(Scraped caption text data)
--------------------------------

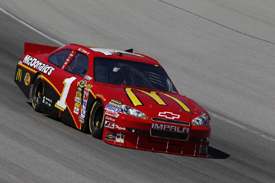 Jamie McMurray, Earnhardt Ganassi, Chicagoland 2010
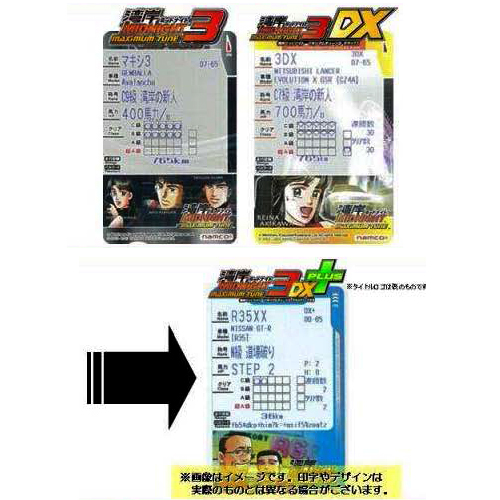 Wangan Midnight Maximum Tune 3 dx PLUS - Arcade Video Game Coinop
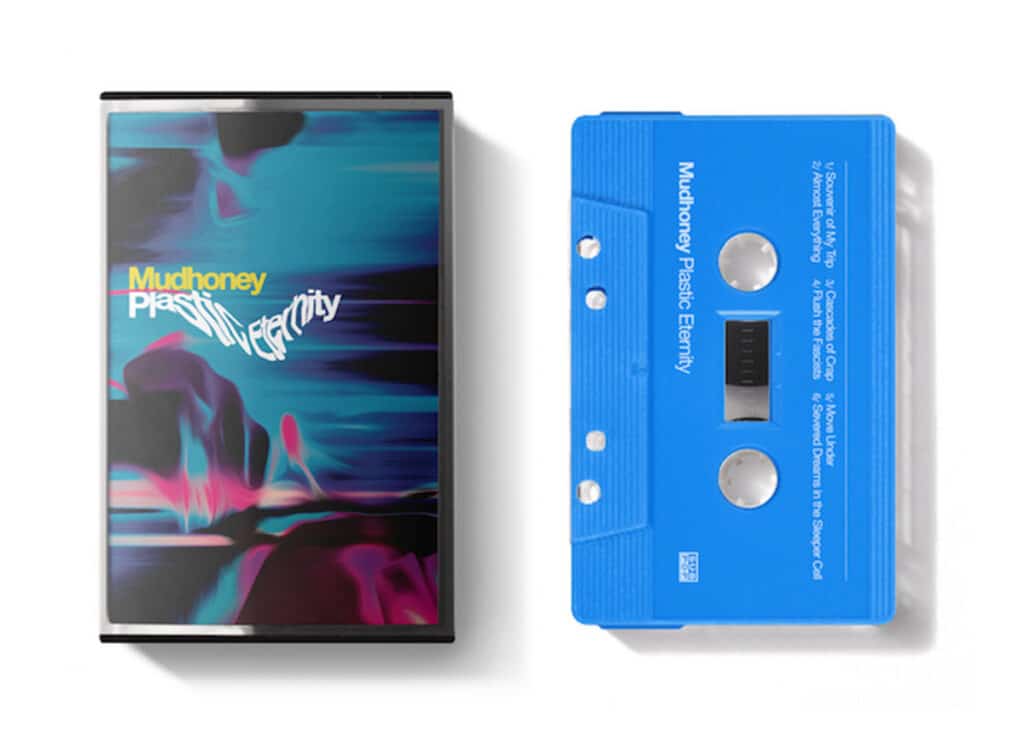 Mudhoney - Plastic Eternity - Kassettband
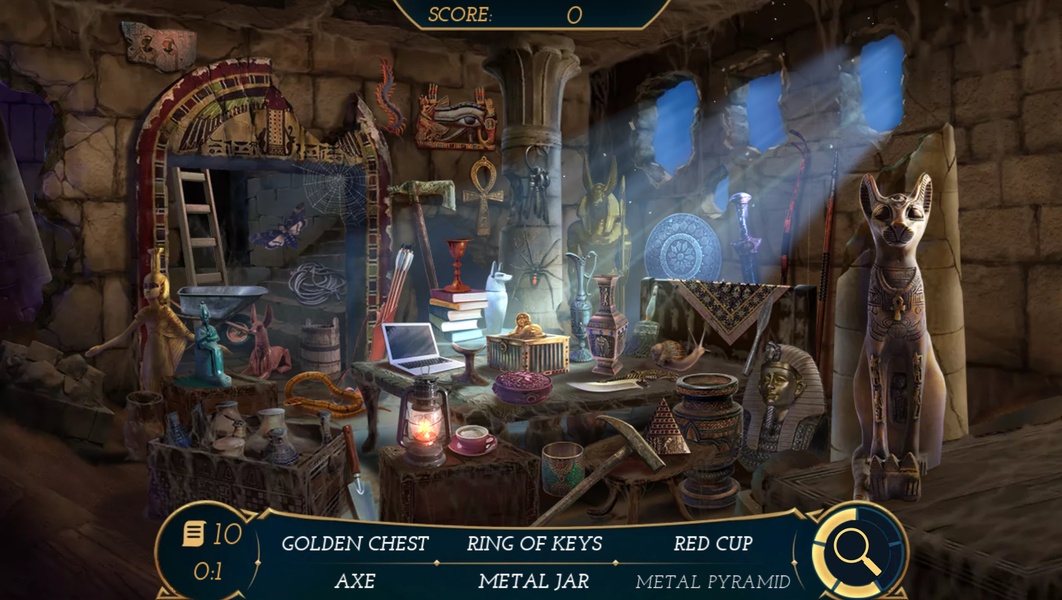Ancient Secrets of the Mummy - Preview 7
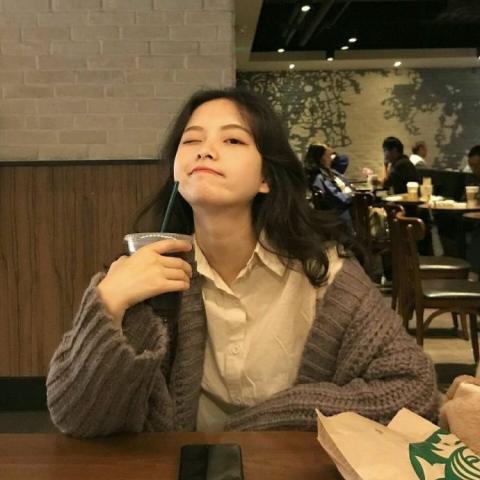 可爱女生萌萌头像真人图片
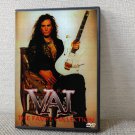 STEVE VAI THE FAVST COLLECTION DVD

--------------------------------

Brief: Change "Kassettband" to "Cassette Tape" in every row and leave the rest of each line as it is. Leave the pictures out of your answer.

Written solution:
 Jamie McMurray, Earnhardt Ganassi, Chicagoland 2010
 Wangan Midnight Maximum Tune 3 dx PLUS - Arcade Video Game Coinop
 Mudhoney - Plastic Eternity - Cassette Tape
Ancient Secrets of the Mummy - Preview 7
 可爱女生萌萌头像真人图片
 STEVE VAI THE FAVST COLLECTION DVD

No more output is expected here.